Online seit 14.11.2009 18:30 Uhr
Pokalerfolg in Schweina
Am vergangenen Wochenende machten sich die Judokas des PSV Meiningen 90 e.V. auf den Weg nach Schweina, um an deren Pokalturnier teilzunehmen. An den Start gingen 10 Mädchen und 5 Jungen. Diese wurden von den Trainern Kai- Uwe Thiel, Anna Förtsch und Florian Walther betreut. Außerdem fungierte an diesem Wettkampf wiederum Marcus Nimscholz als Kampfrichter.
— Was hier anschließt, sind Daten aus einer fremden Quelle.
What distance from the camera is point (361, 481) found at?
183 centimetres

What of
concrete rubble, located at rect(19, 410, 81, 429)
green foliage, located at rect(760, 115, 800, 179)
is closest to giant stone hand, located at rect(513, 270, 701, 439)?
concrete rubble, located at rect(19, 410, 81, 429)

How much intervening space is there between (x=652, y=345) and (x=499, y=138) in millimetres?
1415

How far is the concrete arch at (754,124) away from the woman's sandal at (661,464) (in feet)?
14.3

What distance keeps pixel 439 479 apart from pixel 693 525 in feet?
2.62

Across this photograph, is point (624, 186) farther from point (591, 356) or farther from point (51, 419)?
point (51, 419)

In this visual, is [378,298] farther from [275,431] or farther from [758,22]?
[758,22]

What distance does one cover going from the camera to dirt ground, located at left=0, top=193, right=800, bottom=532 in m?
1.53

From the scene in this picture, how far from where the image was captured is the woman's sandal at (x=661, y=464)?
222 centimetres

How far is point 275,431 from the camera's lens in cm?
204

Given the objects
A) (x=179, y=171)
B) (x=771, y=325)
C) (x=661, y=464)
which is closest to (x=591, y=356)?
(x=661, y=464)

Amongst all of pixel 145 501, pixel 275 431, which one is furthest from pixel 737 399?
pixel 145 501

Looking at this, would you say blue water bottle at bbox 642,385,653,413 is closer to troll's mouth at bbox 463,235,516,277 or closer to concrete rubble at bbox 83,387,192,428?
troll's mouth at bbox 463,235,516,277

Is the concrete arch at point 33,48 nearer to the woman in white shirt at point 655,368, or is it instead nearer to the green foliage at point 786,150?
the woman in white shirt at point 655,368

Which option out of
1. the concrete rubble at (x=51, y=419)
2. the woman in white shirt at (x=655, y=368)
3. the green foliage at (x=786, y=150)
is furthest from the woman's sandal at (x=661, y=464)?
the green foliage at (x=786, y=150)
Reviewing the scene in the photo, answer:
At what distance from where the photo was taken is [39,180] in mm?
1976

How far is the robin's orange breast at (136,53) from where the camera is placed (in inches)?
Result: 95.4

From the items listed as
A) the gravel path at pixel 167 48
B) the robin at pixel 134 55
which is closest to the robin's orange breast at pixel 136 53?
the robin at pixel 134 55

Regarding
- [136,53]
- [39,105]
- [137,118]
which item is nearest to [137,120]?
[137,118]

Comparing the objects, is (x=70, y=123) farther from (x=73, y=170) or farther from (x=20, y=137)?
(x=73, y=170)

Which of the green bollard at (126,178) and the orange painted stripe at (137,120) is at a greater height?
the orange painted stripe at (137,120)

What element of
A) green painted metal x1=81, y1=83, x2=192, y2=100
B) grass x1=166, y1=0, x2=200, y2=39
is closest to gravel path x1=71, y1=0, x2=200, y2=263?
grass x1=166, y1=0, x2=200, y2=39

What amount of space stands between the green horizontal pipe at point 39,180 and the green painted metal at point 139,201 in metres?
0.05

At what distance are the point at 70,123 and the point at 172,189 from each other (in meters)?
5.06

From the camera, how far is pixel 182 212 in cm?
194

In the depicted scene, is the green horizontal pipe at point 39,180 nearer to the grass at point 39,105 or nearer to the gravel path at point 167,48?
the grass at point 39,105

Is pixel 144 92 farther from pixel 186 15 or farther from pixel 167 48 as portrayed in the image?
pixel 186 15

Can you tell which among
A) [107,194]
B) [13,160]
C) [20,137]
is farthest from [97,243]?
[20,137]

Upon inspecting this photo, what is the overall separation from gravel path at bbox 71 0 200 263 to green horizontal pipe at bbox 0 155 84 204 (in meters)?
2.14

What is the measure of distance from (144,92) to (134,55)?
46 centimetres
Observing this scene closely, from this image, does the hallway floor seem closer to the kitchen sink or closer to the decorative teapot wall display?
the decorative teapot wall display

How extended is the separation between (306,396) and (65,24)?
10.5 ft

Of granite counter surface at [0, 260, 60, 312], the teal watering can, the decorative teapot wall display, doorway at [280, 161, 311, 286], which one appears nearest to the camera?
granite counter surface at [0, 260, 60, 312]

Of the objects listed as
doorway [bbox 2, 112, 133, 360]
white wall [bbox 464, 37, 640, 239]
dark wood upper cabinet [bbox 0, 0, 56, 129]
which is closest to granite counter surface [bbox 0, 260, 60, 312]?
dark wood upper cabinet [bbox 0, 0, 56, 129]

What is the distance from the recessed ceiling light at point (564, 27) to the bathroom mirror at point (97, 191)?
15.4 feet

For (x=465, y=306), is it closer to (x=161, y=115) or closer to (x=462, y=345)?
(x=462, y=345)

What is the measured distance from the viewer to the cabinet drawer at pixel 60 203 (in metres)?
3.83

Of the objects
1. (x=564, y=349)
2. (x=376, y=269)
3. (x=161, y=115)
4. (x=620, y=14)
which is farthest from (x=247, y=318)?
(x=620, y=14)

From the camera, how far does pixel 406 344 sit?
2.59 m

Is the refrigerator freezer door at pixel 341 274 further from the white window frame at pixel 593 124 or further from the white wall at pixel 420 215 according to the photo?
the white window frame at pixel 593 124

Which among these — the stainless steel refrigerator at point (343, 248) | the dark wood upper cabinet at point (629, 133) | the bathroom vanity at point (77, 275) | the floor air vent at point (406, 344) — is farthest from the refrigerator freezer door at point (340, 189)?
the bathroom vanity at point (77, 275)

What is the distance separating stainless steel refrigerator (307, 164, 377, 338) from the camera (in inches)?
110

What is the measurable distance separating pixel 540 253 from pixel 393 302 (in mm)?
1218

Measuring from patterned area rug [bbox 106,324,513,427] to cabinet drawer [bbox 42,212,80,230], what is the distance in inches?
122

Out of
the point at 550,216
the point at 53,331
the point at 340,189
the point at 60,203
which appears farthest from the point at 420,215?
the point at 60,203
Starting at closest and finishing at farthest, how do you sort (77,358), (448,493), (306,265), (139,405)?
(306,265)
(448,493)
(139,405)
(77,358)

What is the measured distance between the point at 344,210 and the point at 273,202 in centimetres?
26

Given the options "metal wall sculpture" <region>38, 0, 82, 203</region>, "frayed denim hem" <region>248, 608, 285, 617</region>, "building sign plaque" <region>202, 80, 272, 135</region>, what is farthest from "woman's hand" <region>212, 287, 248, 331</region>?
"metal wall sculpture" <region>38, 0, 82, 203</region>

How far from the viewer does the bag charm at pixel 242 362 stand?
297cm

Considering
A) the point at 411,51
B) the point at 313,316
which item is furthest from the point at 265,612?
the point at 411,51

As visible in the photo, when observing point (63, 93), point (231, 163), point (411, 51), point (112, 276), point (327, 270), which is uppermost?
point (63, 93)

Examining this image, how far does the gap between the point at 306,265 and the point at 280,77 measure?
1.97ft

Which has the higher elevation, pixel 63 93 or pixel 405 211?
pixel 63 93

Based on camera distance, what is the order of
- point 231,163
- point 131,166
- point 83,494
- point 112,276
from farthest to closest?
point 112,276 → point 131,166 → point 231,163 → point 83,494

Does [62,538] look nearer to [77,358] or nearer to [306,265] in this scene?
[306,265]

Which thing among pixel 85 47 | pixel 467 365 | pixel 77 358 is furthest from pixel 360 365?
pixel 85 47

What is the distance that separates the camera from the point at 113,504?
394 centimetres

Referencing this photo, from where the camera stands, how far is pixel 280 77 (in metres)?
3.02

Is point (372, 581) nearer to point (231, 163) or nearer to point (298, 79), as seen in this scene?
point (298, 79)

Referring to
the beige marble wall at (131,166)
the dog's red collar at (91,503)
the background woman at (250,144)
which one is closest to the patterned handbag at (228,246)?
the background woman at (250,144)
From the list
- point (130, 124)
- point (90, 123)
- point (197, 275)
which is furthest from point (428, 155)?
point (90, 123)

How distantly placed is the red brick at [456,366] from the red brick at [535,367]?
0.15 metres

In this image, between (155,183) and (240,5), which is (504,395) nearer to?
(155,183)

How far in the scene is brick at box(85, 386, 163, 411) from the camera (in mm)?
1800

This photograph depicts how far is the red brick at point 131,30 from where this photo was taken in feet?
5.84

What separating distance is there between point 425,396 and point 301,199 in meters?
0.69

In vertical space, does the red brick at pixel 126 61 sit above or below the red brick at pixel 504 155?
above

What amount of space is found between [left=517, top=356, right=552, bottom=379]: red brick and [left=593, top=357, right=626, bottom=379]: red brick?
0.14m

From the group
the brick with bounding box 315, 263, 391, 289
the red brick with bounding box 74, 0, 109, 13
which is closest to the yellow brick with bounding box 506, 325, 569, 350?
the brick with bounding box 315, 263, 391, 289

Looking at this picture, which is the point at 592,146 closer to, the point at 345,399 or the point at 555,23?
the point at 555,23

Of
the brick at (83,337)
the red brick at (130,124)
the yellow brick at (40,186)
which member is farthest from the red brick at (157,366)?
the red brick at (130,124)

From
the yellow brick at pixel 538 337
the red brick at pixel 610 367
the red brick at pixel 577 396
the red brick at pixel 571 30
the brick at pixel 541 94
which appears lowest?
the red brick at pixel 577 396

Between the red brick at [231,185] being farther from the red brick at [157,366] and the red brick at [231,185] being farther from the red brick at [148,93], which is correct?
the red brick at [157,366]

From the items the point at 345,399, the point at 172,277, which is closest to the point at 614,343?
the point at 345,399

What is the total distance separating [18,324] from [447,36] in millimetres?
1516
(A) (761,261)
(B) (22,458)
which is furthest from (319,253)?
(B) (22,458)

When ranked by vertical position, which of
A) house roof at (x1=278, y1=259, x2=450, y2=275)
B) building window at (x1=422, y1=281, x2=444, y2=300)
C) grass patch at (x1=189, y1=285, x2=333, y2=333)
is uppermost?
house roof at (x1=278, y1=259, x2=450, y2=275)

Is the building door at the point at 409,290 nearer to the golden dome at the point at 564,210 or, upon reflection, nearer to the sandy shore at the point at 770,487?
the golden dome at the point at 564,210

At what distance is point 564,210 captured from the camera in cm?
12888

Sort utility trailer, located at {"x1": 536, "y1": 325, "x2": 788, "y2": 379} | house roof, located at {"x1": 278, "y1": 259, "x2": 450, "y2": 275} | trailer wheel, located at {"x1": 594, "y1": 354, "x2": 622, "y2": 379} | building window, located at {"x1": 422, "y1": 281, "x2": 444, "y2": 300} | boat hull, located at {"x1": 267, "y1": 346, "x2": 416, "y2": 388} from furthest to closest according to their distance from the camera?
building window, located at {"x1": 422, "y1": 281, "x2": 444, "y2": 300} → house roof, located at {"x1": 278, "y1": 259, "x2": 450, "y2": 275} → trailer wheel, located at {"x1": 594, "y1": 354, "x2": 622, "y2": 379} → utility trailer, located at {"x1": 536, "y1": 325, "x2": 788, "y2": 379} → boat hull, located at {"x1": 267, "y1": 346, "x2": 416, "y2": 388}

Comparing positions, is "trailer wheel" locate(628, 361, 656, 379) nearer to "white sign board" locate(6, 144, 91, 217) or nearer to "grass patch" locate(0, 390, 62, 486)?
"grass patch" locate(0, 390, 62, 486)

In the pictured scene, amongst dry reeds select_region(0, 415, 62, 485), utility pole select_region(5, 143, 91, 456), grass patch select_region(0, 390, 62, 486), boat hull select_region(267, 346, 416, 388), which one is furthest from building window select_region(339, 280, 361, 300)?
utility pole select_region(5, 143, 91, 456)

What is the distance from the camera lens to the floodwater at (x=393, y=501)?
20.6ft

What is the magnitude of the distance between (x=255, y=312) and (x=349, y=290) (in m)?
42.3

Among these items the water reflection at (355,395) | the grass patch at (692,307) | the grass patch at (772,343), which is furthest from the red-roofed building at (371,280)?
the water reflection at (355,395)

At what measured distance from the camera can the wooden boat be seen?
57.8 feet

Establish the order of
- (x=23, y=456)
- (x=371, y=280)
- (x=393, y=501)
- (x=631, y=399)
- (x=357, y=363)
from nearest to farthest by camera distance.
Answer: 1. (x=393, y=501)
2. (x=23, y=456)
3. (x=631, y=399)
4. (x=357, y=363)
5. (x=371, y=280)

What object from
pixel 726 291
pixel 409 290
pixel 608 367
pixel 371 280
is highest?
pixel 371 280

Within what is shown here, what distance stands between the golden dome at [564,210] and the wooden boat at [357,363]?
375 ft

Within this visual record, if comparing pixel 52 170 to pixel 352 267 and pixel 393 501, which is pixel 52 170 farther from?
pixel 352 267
In der Altersklasse unter 10 Jahren kämpften Anna Ledermann, Jenny, Betz, Antonia Hellwig, Laura Bock, Tina Thiel, Robin Ulm, Ludwig Liebold, Tim Scholtysek sowie Lukas Köhler um die begehrten Medaillen.
Bei den unter 12- Jährigen meldeten sich Kristin Klischat, Theresa Hellwig, Linda Ebert, Lea Liebst, Aaron Gerlach und die Marie- Sophie Sauerbrey zum Wettkampf.
Lukas Köhler war bei diesem Wettkampf leider einmal nicht ganz so erfolgreich und schied nach 2 verlorenen Kämpfen aus (Platz 7). Besser erwischten es Robin Ulm und Ludwig Liebold. Beide gewannen ihre 3 Begegnungen souverän und erreichten somit die ersten Plätze. Die anderen beiden männlichen Vertreter Tim Scholtysek und Aaron Gerlach konnten sich die Bronzemedaille sichern.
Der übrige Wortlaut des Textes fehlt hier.